しかし、痛みと恐怖に満ちた世界で天使として生きるのは並大抵ではない。
朱に交われば赤くなる。
良いと分かっていても脅迫されてしまえば良心に従い続けることは難しい。

しかし、だからこそ、困難や逆境の中で気高い勇者として生きる生き方がかっこいいのだ。

暴風雨の中であっても深い海の底は静かで穏やかであるように、
不条理や困難も少なくない世界ではあるが、それでも世界には秩序があり、意味があり、人の営みの中にはロゴスが息づいている。
ロゴスは決して地獄を見捨てない。

よく日常はつまらないと言われることがある。
しかし、つまらないのは日常ではなく、我々の感受性かもしれない。
今ここには、不安にとらわれてよそ見ばかりしている人には気づきようのない、汲みつくすことのできない魅力が存在している。

よくよく日常を愛し、観察していけば、そこには、確かにロゴスが静かにたたずんでいることに気づくだろう。

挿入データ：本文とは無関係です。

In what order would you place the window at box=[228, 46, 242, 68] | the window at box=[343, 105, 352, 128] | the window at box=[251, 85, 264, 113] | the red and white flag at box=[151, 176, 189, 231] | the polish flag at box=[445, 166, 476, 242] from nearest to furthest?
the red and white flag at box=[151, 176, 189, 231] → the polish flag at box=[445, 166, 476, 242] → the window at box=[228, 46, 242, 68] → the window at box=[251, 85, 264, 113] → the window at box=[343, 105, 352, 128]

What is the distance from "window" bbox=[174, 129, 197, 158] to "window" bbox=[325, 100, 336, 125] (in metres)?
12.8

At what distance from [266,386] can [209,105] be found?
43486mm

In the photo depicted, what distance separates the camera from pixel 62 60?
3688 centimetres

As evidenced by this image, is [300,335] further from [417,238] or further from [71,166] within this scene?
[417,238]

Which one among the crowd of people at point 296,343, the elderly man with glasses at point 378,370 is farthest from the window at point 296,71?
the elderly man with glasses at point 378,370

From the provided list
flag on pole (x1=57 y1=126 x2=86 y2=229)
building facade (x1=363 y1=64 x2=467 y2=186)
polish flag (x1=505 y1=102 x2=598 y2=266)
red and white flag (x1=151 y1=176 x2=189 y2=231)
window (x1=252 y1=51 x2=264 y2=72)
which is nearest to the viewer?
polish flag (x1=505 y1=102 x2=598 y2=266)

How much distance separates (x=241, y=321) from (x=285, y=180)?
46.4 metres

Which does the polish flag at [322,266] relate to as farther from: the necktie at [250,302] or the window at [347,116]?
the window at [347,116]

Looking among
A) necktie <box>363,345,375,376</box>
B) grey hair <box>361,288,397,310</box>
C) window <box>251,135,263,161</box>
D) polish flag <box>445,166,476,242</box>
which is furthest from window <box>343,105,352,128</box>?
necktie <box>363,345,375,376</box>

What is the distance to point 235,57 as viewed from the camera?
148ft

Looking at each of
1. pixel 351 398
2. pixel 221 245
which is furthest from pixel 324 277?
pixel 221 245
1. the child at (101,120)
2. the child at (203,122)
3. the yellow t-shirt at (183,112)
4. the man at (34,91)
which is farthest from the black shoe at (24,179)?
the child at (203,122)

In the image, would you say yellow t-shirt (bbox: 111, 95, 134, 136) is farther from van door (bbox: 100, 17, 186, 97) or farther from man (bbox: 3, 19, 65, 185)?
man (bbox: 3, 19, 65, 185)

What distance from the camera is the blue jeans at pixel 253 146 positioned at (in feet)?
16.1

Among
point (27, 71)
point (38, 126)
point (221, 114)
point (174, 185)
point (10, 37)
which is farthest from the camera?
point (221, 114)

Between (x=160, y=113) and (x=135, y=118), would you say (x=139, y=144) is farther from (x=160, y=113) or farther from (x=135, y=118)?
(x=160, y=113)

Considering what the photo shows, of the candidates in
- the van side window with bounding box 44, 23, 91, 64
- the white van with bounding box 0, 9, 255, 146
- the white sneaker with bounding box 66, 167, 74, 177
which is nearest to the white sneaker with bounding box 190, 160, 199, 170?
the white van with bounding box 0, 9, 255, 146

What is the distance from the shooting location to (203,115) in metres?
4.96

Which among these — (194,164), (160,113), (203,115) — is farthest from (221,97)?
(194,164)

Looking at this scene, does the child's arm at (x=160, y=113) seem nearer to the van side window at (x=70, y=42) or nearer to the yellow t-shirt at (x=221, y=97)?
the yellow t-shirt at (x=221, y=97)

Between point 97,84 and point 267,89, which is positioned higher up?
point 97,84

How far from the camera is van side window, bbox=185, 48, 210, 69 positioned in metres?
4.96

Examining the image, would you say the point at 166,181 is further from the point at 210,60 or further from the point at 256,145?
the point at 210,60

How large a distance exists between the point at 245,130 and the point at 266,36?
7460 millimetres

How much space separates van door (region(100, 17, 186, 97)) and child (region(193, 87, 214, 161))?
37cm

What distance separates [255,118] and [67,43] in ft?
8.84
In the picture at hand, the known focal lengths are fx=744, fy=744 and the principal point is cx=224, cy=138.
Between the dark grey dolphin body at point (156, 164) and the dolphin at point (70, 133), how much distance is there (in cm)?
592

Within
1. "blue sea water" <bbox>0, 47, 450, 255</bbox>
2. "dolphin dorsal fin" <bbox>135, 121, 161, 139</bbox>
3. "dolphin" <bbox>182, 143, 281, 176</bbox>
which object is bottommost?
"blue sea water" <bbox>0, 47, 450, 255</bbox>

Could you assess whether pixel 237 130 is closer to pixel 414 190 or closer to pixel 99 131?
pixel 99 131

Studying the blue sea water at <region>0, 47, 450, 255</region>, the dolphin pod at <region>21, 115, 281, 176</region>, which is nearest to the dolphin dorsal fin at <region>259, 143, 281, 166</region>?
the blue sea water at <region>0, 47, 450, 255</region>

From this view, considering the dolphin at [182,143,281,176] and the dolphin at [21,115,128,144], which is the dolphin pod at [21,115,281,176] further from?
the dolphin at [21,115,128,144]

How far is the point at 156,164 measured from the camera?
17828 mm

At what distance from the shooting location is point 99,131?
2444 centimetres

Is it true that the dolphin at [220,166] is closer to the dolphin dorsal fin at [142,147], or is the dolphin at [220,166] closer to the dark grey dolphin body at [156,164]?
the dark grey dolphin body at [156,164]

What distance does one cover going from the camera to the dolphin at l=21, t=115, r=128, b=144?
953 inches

日常の仕事も、学びも、人との関係も、創作も、すべてがロゴスと出会う場になりうる。
だからこそ、元気を出して生きてみよう。
気概を持って生きてみよう。

あなたは断じて欠点だらけの無力な存在ではない。
あなたはこの絶望の世界にあえて生まれてきた勇者なのだ。

取り越し苦労をして、つまらないことを考えているときではない。
いまは、戦いのどらを鳴らすときである。

勇ましく胸を張って、剣を大空に高らかと掲げ、駿馬にまたがり、第一歩を踏み出そう!
今こそ、王の帰還の時、ロゴスとの和解の時である。

ロゴスを感じながら、自分を裏切らず、自分らしく生きてみよう。
それは決して大げさなことではない。
日々の営みの中で、誰もが始めることのできる人生の実践である。

世界は必ずしも天国ではない。
だからと言って嘆き悲しんでばかりではいけない。
だからこそ、この世界で気高く生きようとするあなたの人生は、美しいのだから。

 

【「日常の中のロゴス」シリーズ】

1.ロゴスとは何か

2.ロゴスを語源とする言葉

3.偶像崇拝の罠

4.自尊心の本質

5.教育と日常哲学

6.ロゴスへの帰還

日常の中のロゴス 5.教育と日常哲学

第5章 教育と日常哲学

かつて私は人が嫌いだった。
人は、ずるがしこくて悪くて嫌な奴ばかりであり。
人間関係は食うか食われるかの闘いだった。
そんな中で、やさしさや思いやりは、間抜けなお人よしの弱みだと思って抑圧してきた。
そして、一番嫌いだったのは、そんな私だった。

だから、私の人間関係はボロボロだった。
時に居丈高、操作的であり、時に対人恐怖症的であった。

粋がって強がっているくせに、いざ人前に立つと、赤面し、いやな汗を止められず、何も言えなかった。
人の話だっていつもうわのそらだった。自分の心の中の暴風雨で手いっぱいであり、受け止める隙間なんて少しもなかった。

そんな私も、少しずつ少しずつ変わってきた。

家族に恵まれ、お客様、友人、仕事、本との出会いに恵まれて、私の中の呪いが、少しずつ少しずつとけて、楽になってきた。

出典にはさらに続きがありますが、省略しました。